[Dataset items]

* Start *

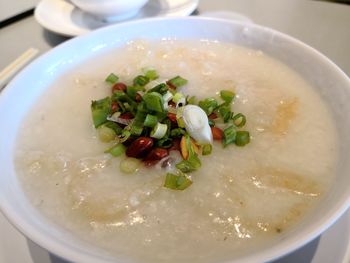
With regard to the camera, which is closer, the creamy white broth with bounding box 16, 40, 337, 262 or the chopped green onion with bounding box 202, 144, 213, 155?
the creamy white broth with bounding box 16, 40, 337, 262

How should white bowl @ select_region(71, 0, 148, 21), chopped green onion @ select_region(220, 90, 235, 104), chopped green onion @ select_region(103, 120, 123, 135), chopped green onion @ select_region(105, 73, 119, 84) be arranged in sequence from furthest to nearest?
white bowl @ select_region(71, 0, 148, 21) < chopped green onion @ select_region(105, 73, 119, 84) < chopped green onion @ select_region(220, 90, 235, 104) < chopped green onion @ select_region(103, 120, 123, 135)

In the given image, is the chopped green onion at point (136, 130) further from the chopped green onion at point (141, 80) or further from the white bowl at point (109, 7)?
the white bowl at point (109, 7)

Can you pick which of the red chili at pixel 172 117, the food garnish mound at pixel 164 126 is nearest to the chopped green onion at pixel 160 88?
the food garnish mound at pixel 164 126

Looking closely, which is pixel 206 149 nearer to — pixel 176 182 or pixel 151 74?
pixel 176 182

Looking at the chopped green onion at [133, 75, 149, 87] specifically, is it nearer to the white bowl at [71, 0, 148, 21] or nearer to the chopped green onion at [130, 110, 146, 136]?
the chopped green onion at [130, 110, 146, 136]

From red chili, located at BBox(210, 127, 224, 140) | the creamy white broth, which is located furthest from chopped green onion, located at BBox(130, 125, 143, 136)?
red chili, located at BBox(210, 127, 224, 140)

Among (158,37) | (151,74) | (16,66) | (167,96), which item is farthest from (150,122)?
(16,66)

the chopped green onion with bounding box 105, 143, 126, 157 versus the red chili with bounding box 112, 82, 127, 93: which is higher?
the red chili with bounding box 112, 82, 127, 93
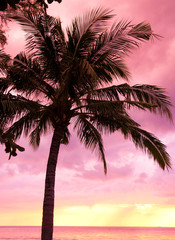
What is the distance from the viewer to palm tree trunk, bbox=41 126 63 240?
442 inches

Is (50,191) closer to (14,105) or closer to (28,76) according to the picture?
(14,105)

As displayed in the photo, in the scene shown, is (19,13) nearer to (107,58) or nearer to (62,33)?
(62,33)

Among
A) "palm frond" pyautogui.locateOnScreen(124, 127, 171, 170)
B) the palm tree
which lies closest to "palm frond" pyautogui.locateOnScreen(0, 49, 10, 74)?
the palm tree

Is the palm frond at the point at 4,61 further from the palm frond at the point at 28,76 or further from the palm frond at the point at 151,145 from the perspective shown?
the palm frond at the point at 151,145

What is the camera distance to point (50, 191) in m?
11.6

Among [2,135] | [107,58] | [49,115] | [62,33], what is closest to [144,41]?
[107,58]

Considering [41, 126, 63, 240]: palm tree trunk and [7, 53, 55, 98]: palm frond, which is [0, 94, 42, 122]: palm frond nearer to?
[7, 53, 55, 98]: palm frond

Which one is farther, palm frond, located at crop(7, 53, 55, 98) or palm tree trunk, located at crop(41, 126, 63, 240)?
palm frond, located at crop(7, 53, 55, 98)

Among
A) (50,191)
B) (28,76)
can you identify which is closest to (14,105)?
(28,76)

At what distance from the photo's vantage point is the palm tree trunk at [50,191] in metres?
11.2

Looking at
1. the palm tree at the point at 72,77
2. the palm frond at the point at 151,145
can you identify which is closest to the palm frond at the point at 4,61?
the palm tree at the point at 72,77

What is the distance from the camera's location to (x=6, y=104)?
11.3 meters

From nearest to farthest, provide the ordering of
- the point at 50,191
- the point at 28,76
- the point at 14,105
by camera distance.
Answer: the point at 14,105 → the point at 50,191 → the point at 28,76

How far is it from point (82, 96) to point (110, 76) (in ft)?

* End *

__Aim__
Tally the lines in the records above that contain the string "pyautogui", and give only that number.

__Complete answer__
2